Register For Our Mailing List

Register to receive our free weekly newsletter including editorials.

Home / 256

Cuffelinks Newsletter Edition 256

  •   1 June 2018
  •      
  •   

Another week, another headline-grabbing slam on our superannuation system. According to Mercer's Global Pension Index, Australia has the third best system in the world behind only Denmark and The Netherlands. Gosh, the others must be terrible when the Productivity Commission says,

"Structural flaws - unintended multiple accounts and entrenched underperformers - harm a significant number of members, and regressively so. Rivalry between funds in the default segment is superficial and there are signs of unhealthy competition in the choice segment (including the proliferation of over 40,000 products)."

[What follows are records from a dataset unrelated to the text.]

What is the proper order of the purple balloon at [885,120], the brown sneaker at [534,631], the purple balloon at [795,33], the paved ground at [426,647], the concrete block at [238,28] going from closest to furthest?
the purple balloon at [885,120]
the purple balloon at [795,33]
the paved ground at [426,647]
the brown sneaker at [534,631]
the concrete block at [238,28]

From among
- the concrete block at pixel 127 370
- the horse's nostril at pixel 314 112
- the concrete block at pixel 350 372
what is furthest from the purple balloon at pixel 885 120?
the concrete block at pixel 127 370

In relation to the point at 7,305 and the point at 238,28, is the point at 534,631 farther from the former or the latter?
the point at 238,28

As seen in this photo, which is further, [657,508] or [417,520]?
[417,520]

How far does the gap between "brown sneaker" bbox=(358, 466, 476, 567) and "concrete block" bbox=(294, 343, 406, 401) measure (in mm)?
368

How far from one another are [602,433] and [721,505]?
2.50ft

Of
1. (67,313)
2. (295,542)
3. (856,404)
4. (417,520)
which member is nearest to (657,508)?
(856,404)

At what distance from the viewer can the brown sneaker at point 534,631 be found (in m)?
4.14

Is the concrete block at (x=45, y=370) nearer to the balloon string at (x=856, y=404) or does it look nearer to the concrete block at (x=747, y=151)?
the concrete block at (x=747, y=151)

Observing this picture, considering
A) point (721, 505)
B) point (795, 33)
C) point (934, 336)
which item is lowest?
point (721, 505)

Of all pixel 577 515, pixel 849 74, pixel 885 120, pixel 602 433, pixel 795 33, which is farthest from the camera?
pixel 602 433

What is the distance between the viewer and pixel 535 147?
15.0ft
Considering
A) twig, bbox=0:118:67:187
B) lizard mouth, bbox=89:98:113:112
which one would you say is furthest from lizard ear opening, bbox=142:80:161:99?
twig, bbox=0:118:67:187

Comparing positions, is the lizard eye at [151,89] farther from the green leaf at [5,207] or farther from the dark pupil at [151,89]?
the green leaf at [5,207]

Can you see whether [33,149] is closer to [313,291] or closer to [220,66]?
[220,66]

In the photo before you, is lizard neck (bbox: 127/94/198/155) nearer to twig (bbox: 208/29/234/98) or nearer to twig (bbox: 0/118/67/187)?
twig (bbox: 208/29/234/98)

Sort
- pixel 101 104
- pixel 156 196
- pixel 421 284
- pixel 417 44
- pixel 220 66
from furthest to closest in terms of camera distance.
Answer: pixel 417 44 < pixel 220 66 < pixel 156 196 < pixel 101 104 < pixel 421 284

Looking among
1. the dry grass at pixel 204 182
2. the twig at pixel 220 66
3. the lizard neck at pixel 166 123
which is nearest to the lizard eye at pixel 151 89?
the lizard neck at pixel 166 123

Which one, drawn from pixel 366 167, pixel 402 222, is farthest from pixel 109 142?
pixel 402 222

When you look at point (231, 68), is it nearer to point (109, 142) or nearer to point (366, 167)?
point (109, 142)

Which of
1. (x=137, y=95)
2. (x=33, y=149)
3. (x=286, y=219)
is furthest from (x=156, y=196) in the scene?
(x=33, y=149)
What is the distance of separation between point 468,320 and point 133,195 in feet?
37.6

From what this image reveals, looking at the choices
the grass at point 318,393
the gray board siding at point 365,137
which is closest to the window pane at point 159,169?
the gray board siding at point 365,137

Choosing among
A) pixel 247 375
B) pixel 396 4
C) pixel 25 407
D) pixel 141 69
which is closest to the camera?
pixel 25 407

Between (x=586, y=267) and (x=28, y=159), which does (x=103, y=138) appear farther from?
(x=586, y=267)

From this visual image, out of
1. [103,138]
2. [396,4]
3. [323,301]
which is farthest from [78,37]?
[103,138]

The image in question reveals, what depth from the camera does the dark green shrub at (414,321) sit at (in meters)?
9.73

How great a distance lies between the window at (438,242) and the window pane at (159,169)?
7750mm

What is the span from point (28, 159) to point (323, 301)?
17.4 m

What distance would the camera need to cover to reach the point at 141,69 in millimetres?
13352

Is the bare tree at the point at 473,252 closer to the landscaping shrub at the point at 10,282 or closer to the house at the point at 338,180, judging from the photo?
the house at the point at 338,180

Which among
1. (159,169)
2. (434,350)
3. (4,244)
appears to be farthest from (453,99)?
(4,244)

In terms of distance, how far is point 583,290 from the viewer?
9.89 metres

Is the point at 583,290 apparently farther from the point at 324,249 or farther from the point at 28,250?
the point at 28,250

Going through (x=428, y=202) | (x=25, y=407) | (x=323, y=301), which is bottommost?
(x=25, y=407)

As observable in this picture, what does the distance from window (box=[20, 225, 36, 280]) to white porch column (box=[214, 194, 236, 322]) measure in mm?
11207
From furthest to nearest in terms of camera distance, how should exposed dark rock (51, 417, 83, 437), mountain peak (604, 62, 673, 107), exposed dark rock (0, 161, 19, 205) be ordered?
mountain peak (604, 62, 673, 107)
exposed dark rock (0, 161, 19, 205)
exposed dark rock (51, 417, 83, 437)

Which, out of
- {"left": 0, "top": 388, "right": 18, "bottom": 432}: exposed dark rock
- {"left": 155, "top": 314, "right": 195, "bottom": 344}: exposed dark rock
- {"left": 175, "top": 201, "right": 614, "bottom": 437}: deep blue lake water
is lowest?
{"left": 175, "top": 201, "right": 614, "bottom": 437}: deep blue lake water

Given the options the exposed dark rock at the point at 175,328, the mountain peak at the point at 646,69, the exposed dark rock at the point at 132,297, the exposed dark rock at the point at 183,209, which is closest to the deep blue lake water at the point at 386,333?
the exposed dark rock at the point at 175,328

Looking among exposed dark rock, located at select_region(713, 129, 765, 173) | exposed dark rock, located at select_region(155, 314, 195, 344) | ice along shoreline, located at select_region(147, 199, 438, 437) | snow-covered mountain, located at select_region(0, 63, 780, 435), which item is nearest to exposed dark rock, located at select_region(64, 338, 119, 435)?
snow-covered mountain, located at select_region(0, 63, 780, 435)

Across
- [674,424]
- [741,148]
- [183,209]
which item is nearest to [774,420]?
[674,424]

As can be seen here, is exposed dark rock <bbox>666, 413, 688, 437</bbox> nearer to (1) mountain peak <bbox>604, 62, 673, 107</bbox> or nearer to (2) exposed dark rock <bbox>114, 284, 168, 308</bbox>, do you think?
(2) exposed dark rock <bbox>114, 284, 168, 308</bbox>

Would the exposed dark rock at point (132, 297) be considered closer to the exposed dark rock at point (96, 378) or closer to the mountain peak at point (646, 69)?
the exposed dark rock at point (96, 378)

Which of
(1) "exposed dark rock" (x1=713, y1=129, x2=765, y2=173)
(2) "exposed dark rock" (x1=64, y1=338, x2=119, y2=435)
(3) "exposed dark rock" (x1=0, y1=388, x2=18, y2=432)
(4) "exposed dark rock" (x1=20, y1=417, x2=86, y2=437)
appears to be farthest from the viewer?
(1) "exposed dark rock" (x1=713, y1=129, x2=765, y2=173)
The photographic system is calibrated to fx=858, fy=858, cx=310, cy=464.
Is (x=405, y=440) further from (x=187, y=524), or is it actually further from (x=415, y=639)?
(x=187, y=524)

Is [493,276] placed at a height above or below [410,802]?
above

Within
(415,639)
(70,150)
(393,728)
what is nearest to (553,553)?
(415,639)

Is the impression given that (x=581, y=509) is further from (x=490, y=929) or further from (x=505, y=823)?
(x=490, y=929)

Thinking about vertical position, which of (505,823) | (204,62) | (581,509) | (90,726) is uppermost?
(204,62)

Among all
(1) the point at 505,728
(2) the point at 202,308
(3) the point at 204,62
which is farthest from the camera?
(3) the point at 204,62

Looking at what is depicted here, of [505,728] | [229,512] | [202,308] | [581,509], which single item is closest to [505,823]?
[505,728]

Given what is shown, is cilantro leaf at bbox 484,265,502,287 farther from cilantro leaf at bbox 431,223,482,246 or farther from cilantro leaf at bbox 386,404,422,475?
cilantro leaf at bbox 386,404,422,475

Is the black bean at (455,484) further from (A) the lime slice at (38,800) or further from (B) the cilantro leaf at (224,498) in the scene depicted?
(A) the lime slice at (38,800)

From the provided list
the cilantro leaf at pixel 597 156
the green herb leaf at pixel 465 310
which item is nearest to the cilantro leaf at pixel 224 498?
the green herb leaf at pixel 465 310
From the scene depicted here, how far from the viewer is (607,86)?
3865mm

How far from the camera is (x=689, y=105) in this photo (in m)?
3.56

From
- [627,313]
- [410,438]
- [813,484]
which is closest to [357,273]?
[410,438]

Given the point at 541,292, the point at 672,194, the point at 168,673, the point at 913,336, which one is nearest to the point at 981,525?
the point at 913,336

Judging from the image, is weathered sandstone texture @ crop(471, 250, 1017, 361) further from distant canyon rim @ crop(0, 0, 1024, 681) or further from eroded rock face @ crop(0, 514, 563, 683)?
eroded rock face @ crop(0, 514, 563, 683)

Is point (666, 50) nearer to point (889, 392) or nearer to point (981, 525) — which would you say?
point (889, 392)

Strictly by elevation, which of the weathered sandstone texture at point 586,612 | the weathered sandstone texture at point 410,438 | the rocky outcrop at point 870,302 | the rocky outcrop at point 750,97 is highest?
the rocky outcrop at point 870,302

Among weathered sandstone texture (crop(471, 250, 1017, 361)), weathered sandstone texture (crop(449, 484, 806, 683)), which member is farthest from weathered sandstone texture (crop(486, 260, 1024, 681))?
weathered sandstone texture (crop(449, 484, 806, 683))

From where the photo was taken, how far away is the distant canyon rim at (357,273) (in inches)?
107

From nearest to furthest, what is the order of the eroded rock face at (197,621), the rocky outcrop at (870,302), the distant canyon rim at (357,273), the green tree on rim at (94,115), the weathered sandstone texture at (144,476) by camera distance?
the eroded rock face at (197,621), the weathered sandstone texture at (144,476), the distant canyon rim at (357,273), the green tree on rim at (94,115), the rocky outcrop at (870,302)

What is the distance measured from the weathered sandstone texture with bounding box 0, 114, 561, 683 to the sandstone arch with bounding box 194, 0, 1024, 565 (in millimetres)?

The Draft Report Overview runs to a hefty 571 pages so we have reproduced the Executive Summary here. It recommends that anyone should "only ever be allocated to a default product once, upon entering the workforce". The fund will be selected from a 'best in show' shortlist of 10. The problem here is that fund performance varies over time according to risk exposure, styles that deliver in certain types of markets, portfolio manager changes, etc. This year's top quartile fund is often next year's bottom, and the 'expert panel' chosen to select the funds will have many factors to juggle and overcome personal preferences. For example, a check on the Top 10 cheapest funds and the Top 10 best performers over the last three years shows no fund on both lists.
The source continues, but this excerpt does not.